Exercise goal: Please replace "capture point" with "camera" throughout the data below and give it again with everything else left as it is.

Dataset excerpt:
════════
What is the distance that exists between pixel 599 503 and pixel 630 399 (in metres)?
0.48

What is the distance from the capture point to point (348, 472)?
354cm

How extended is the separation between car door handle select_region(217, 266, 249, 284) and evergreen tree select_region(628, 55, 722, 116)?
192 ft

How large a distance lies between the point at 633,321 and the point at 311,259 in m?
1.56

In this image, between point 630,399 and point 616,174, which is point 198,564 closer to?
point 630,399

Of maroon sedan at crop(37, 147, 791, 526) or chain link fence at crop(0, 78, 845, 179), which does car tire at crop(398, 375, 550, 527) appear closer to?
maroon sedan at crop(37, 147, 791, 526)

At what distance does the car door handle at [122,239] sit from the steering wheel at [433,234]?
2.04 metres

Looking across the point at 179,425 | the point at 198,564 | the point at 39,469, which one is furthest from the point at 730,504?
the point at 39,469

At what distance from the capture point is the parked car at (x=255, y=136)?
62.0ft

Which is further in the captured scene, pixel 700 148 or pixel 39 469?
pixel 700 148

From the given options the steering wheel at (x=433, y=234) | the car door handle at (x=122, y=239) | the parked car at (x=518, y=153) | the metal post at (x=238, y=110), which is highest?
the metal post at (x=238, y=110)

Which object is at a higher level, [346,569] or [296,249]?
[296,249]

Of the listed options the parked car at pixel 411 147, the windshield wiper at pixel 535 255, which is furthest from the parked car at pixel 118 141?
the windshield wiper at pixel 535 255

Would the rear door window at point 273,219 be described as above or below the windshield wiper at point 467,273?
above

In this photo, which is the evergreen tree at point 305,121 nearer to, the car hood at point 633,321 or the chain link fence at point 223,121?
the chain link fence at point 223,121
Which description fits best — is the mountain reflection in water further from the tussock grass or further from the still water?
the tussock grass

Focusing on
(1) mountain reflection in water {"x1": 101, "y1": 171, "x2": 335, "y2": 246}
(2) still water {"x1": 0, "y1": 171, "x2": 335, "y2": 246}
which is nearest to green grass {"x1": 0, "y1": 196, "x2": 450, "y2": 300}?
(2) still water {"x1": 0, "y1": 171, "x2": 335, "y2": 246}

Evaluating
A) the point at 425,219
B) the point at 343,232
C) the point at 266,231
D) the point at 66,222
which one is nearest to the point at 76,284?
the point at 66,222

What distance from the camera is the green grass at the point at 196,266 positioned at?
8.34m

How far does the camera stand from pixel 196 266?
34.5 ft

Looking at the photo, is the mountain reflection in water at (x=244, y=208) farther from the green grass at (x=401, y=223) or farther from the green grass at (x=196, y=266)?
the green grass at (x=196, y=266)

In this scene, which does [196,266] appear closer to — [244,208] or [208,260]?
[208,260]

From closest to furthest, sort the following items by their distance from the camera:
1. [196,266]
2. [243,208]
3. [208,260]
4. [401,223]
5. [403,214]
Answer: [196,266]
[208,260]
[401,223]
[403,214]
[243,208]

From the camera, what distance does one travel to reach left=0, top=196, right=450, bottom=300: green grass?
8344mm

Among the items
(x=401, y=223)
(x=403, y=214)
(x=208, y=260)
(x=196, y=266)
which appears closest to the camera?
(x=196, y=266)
════════
Output for this exercise:
What is the distance that exists between pixel 599 503 and pixel 630 399 (in metres)?
0.48

What is the distance from the camera to point (348, 472)?
354cm

How extended is the separation between car door handle select_region(217, 266, 249, 284) and evergreen tree select_region(628, 55, 722, 116)?
192 ft

How large a distance lies between the point at 633,321 and the point at 311,259 in m?
1.56

In this image, between point 630,399 and point 616,174, which is point 198,564 closer to?
point 630,399

Of maroon sedan at crop(37, 147, 791, 526) or chain link fence at crop(0, 78, 845, 179), which does car tire at crop(398, 375, 550, 527) appear closer to?
maroon sedan at crop(37, 147, 791, 526)

At what distance does the car door handle at [122,239] sit from the steering wheel at [433,234]?
2.04 metres

Looking across the point at 179,425 | the point at 198,564 | the point at 39,469, which one is furthest from the point at 730,504?
the point at 39,469

At what distance from the camera is the parked car at (x=255, y=136)?
62.0ft

Which is further in the captured scene, pixel 700 148 or pixel 39 469?
pixel 700 148

From the given options the steering wheel at (x=433, y=234) | the car door handle at (x=122, y=239) | the parked car at (x=518, y=153) | the metal post at (x=238, y=110), which is highest?
the metal post at (x=238, y=110)

Which object is at a higher level, [346,569] or [296,249]?
[296,249]

Of the listed options the parked car at pixel 411 147, the windshield wiper at pixel 535 255, which is furthest from the parked car at pixel 118 141?
the windshield wiper at pixel 535 255

Would the rear door window at point 273,219 be described as above or below the windshield wiper at point 467,273?
above

In this photo, which is the evergreen tree at point 305,121 nearer to, the car hood at point 633,321 or the chain link fence at point 223,121?
the chain link fence at point 223,121
Which description fits best — is the mountain reflection in water further from the tussock grass or further from the still water?
the tussock grass

Focusing on
(1) mountain reflection in water {"x1": 101, "y1": 171, "x2": 335, "y2": 246}
(2) still water {"x1": 0, "y1": 171, "x2": 335, "y2": 246}
which is nearest to green grass {"x1": 0, "y1": 196, "x2": 450, "y2": 300}?
(2) still water {"x1": 0, "y1": 171, "x2": 335, "y2": 246}

Evaluating
A) the point at 425,219
B) the point at 343,232
C) the point at 266,231
D) the point at 66,222
which one is nearest to the point at 76,284?
the point at 66,222

What distance from the camera is the green grass at the point at 196,266 positioned at?
8.34m

How far does the camera stand from pixel 196 266?
34.5 ft

Looking at the photo, is the mountain reflection in water at (x=244, y=208) farther from the green grass at (x=401, y=223) or farther from the green grass at (x=196, y=266)?
the green grass at (x=196, y=266)

In this scene, which does [196,266] appear closer to — [244,208] or [208,260]?
[208,260]

From closest to furthest, sort the following items by their distance from the camera:
1. [196,266]
2. [243,208]
3. [208,260]
4. [401,223]
5. [403,214]
Answer: [196,266]
[208,260]
[401,223]
[403,214]
[243,208]

From the camera, what distance does one travel to reach left=0, top=196, right=450, bottom=300: green grass?
8344mm

Among the items
(x=401, y=223)
(x=403, y=214)
(x=208, y=260)
(x=196, y=266)
which appears closest to the camera?
(x=196, y=266)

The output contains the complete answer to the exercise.